RECORD EXTRACTS:
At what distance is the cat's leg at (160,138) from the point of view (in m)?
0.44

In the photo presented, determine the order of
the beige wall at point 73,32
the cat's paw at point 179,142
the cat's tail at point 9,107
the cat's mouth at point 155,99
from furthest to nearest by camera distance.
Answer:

TASK REQUIREMENTS: Copy out the material above line for line, keeping every word, number and punctuation mark unchanged.

RESULT BELOW:
At what distance is the cat's leg at (160,138) from the point of view (in m)?
0.44

In the photo presented, determine the order of
the beige wall at point 73,32
the cat's paw at point 179,142
the cat's tail at point 9,107
the cat's mouth at point 155,99
from furthest to nearest by camera distance.
Answer:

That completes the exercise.